Simultaneously, hospital management insists on using a fragmented and broken system of temporary reassignment as a way of trying to deal with its chronic staffing challenges. This results in RNs being directed to work on units and floors where they are unfamiliar and/or untrained to safely care for patients. In addition, there are not enough specialty nurses to help with patients’ IV needs or in an emergency.
“We have offered a variety of proposals — and amended proposals, and doubly amended proposals — that would address staffing,” said Tiller. “But management’s responses have been so inadequate that they don’t get to the heart of the problem. They insist on offering us staffing proposals that are disjointed and superficial. What we need from them is simple: more full-time RNs and specialty nurses, and charge nurses without an initial patient assignment. That’s what will keep our patients safe.”
Market Competitive Compensation
In addition to having some of the worst staffing conditions in Boston, Tufts Medical Center has also become the hospital that offers its nurses the lowest wages and retirement benefits in the city. “The hospital’s proposals have not adequately addressed these issues,” said Havlicek Cornacchia. “Without market competitive wages and benefits, Tufts cannot recruit and retain the nurses it needs, and the staffing problem spirals downward.”

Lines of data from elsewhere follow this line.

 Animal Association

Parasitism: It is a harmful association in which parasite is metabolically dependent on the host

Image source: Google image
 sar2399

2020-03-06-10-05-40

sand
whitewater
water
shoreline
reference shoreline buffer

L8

Management has also proposed freezing the defined benefit pension plan for approximately 350 RNs and instituting a divisive, inequitable, and complex catchup mechanism as part of a proposed higher-risk 403(b) matching program. That change would result in significant losses in retirement funding for most nurses. Meanwhile, RNs already in the defined contribution plan would continue to receive the lowest employer contribution of all nurses in the city.

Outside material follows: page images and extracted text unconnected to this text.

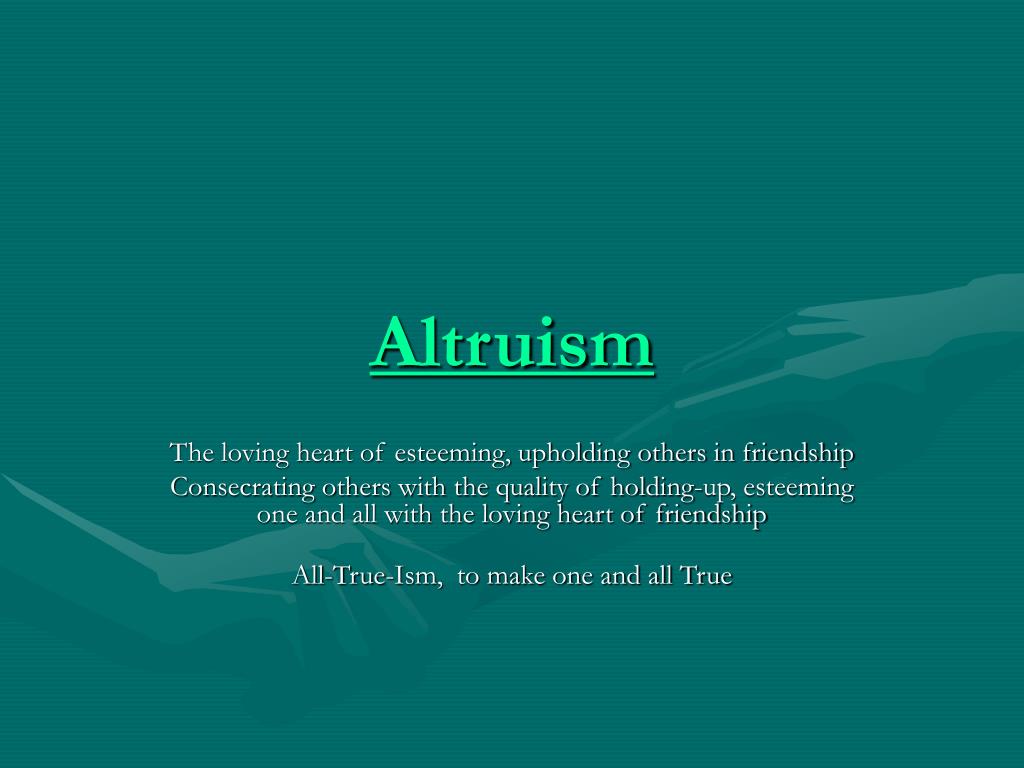 Altruism

The loving heart of esteeming, upholding others in friendship

Consecrating others with the quality of holding-up, esteeming one and all with the loving heart of friendship

All-True-Ism, to make one and all True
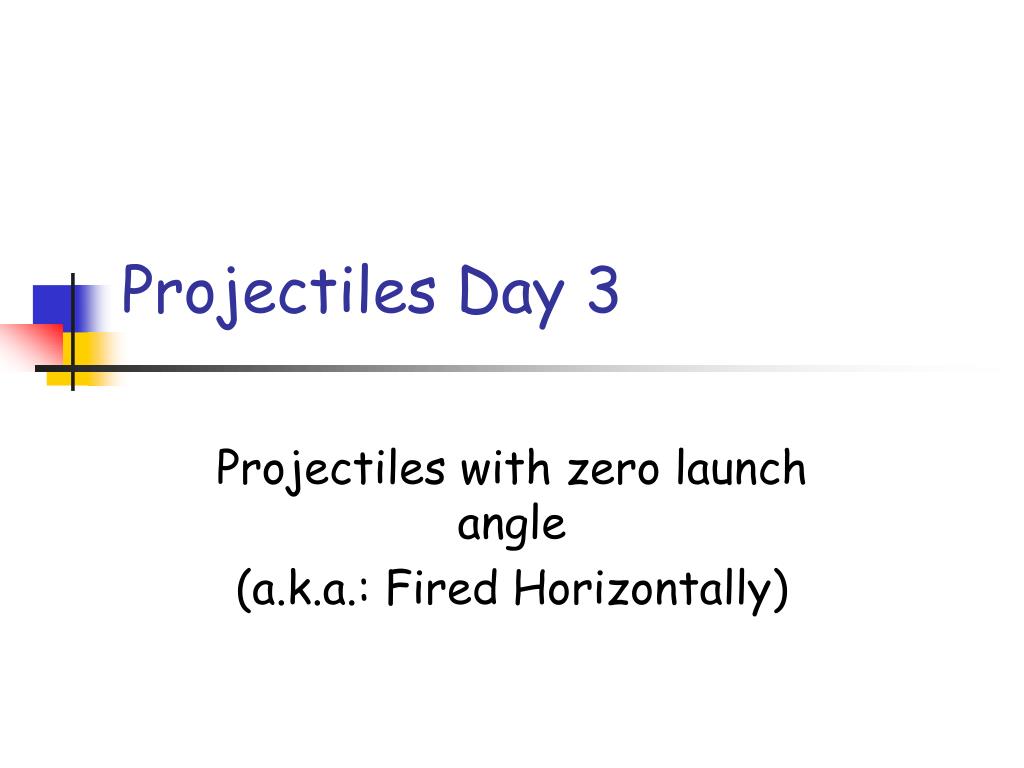 Projectiles Day 3

Projectiles with zero launch angle

(a.k.a.: Fired Horizontally)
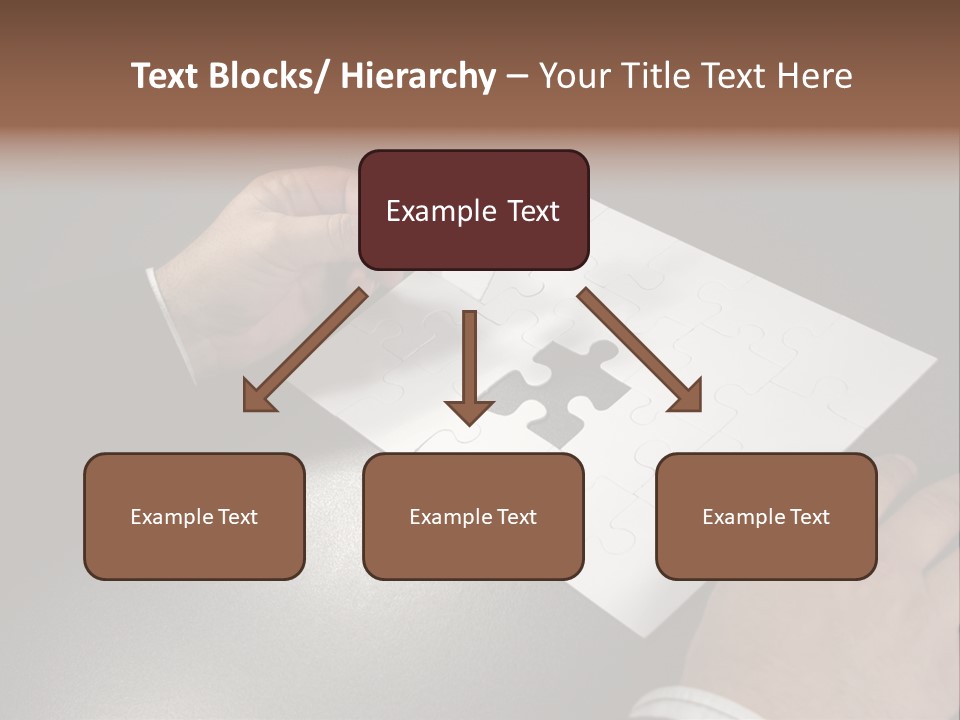 Text Blocks/ Hierarchy – Your Title Text Here

Example Text

Example Text

Example Text

Example Text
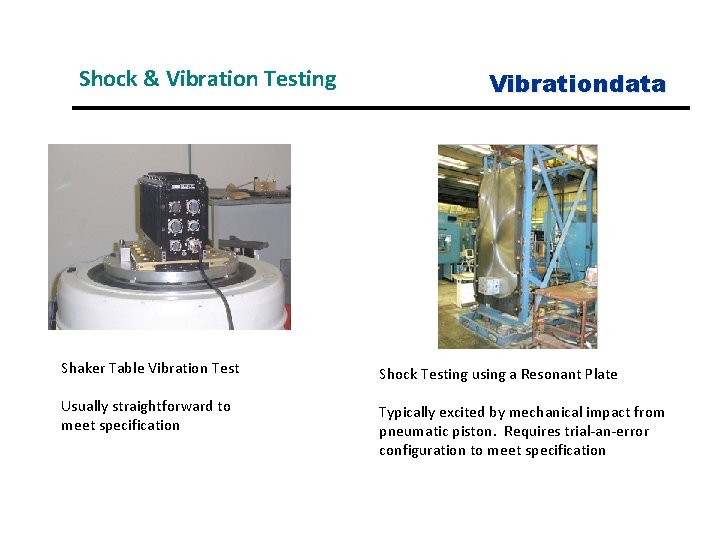 Shock & Vibration Testing

Vibrationdata

Shaker Table Vibration Test

Usually straightforward to meet specification

Shock Testing using a Resonant Plate

Typically excited by mechanical impact from pneumatic piston. Requires trial-an-error configuration to meet specification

The nurses have countered with an innovative proposal that would benefit all RNs while still saving the hospital millions of dollars annually. This proposed plan, which is a multi-employer defined benefit pension plan, would add as much as $11 million to Tufts’ bottom line, would eliminate more than $85 million in pension liability. Management has refused to engage in any real talks on this issue.
“The pay and retirement benefits at Tufts just aren’t competitive,” said Tiller. “We know it, Tufts knows it, and the other hospitals in the city know it. As a result, we’ve become the nurse training ground for all the other facilities. New graduates come here, they get their experience, and they move on. This cycle won’t stop until the hospital makes us competitive. And in the meantime, our patients suffer.”